An Interview with Sasquatchfabrix's Daisuke Yokoyama - Slam Jam® Official Store

CULTURE      04.09.18


Under Daisuke Yokoyama’s guidance, Sasquatchfabrix. has cast itself as one of Japanese fashion’s most enigmatic brands. There’s an acute sense of understanding as to what the brand represents and its point-of-view. This confidence in what it represents—and what it does not—has allowed it to tackle traditionally unexpected topics from identity to social stances with a sense of honesty that’s hard to come by with other brands in the space.

Sasquatchfabrix. dates back to 2003 where it existed primarily as a publication for local Tokyo creatives. From there, it served as a vehicle for the brand to branch out into fashion and product. To the outside world, the brand has generally been perceived as a high street brand, but Yokoyama’s own beliefs stemming from the Japanese approach to blending cultures suggests otherwise.

There’s a level of complexity that comes with growing up on an island, yet with the magnitude of Japan. The intersection of internal and external cultures have played a large part in shaping not only the country but also Yokoyama’s own perspective.

In this Slam Jam Socialism exclusive, we speak with Yokoyama about why Sasquatchfabrix. was conceived, the role of architecture in his work, and the relationship between a brand and its customers.

SJ: What was the reason behind starting Sasquatchfabrix.?


DY: I started the brand in 2003 with Katsuki Araki. We studied together at the same university. He moved back to the Southern part of Japan, Fukuoka, after the large tsunami. Ever since, I’ve done Sasquatchfabrix. by myself.


SJ: Was there a perspective to fashion you felt you could introduce?


DY: I tried to explore the definition of ‘how I continue this brand.’ I realized that we had designed and made ‘Western’ garments in spite of having a great history in our own garments such as kimonos. It’s not about wearing kimonos or other ethnic Japanese garb in the present, but I wondered how it was possible to mix different identities with present day Western-style fashion.


SJ: How does your educational background influence how you see fashion?


DY: Japan is such an ‘island’ country known as the ‘Far East’ in the world. It’s where I grew up. It’s often stated that the earth revolves from west to east and therefore it’s believed that civilization emanated from the west and came east. After World War II, the Japanese had an influx of civilizations and cultures from the Western world. The Japanese term ‘mitate,’ is to see some resemblance or allegory in something and it became an important cultural term. In addition, it had been used as a way to describe cultural combinations with Europe and Americans, among other cultures. Such ways are common things we followed as creatives.


SJ: Architecture seems to have a lot of intrinsic value to fashion designers, what do you think it is?


DY: I studied spatial design and landscape in university. Usually, architecture helps form the urban landscape. In the ’90s in Tokyo, I think the power of fashion started to come through, especially Harajuku, Shibuya, and Aoyama.

SJ: How would you like the audience to interpret these installations?

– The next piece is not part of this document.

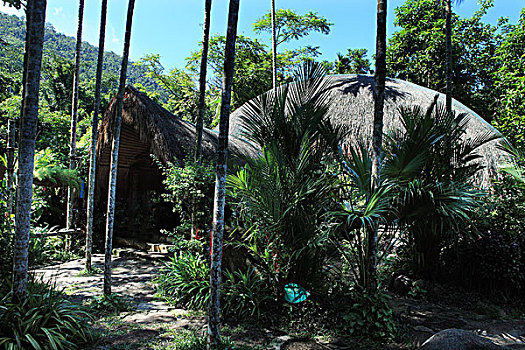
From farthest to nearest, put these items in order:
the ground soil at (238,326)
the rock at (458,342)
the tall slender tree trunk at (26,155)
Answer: the ground soil at (238,326) < the tall slender tree trunk at (26,155) < the rock at (458,342)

DY: I’m making a narrative that people can pick at if they want, or can just take at face value. It also gives me a direction to work with when planning, making my collection coherent throughout. For each release to have substance, it’s very important to have a surface level design from a brand perspective that matches a deeper meaning that’s justifiable.

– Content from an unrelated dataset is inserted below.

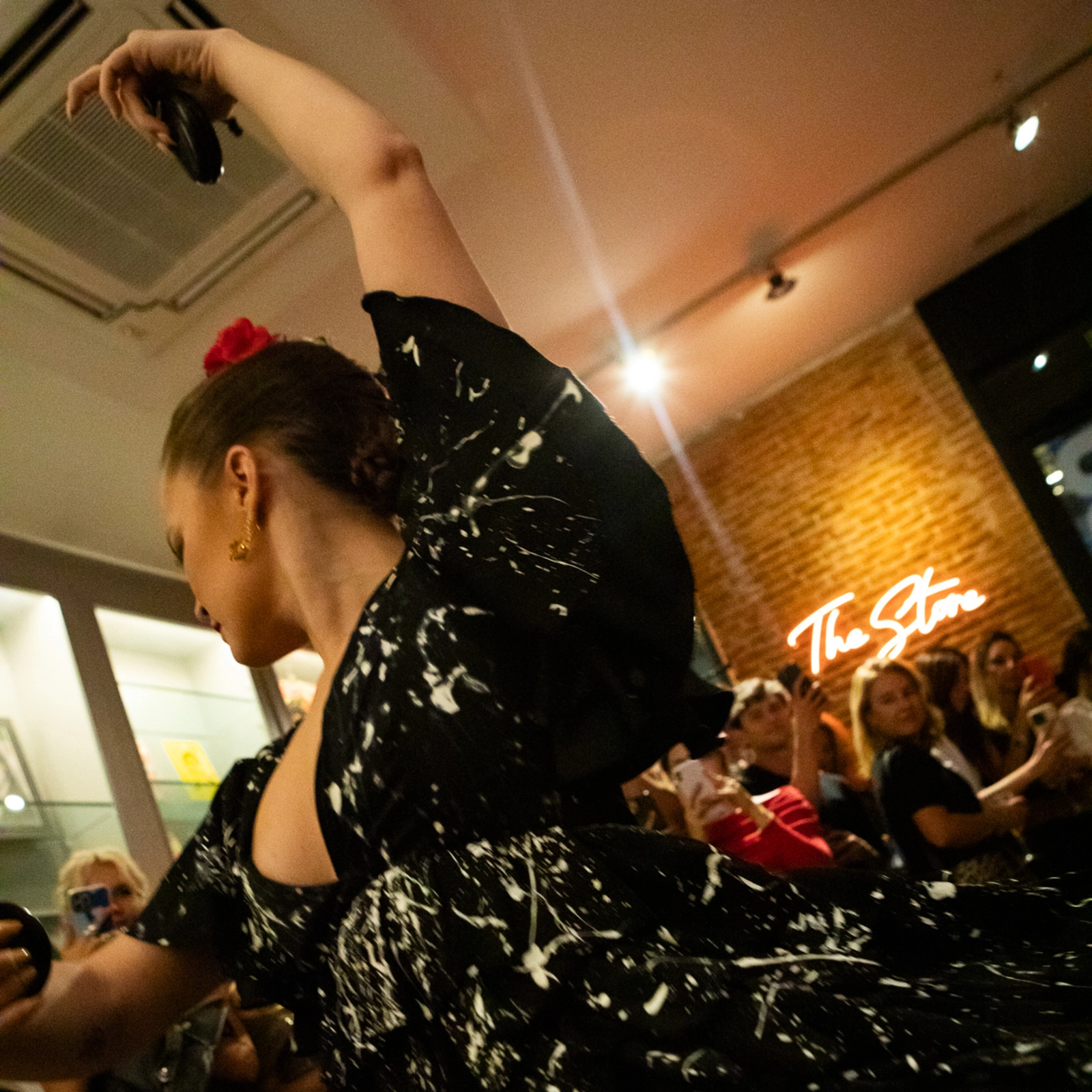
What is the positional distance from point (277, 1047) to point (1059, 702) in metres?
4.03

SJ: It goes without saying that you like putting installations together?


DY: Ha, I can’t just give someone a T-shirt – I would feel like I’m selling someone short. It needs to be a whole experience that ties back into the theme. I recently did a pop up in LA’s H. Lorenzo on an exclusive drop that was paired with the ‘COMPRESSION’ structure. The installation was themed around the sustained reaction between underclass utilitarianism interpreted through the lens of the upper class, and the inability of the working class to make progress when faced with repeated barriers. Yet, given the circumstances, this social group is able to discover despite adversity.


SJ: How were you able to deliver this sensibility in the installation?


DY: This push-and-pull feeling was conceived through pop-up where the store was split by strip curtains suspended from the ceiling. Entering a different arena, the audience was introduced to a dense tunnel made up of fifty 10’ x 10’ sheets of Mylar plastic suspended by 200 steel wires creating a frame. Entering the tunnel, participants push through the plastic and navigate forward before discovering the clothing rail at mid-point just as they’re caved in by plastic. This claustrophobic, suppressed feeling is what I’m trying to deliver with ‘COMPRESSION.’


SJ: Has each project been accompanied by a physical experience?


DY: In-store experiences, yes. E-commerce, harder as that follows a complete different rhythm but you can still use packaging to convey a theme. For those who weren’t able to attend the ‘ACADEMIA* CORRECTION WORKSHOP,’ the experience could still be shared via a notepad or branded pencil if you ordered online. These products carry the nuances of particular projects or collections.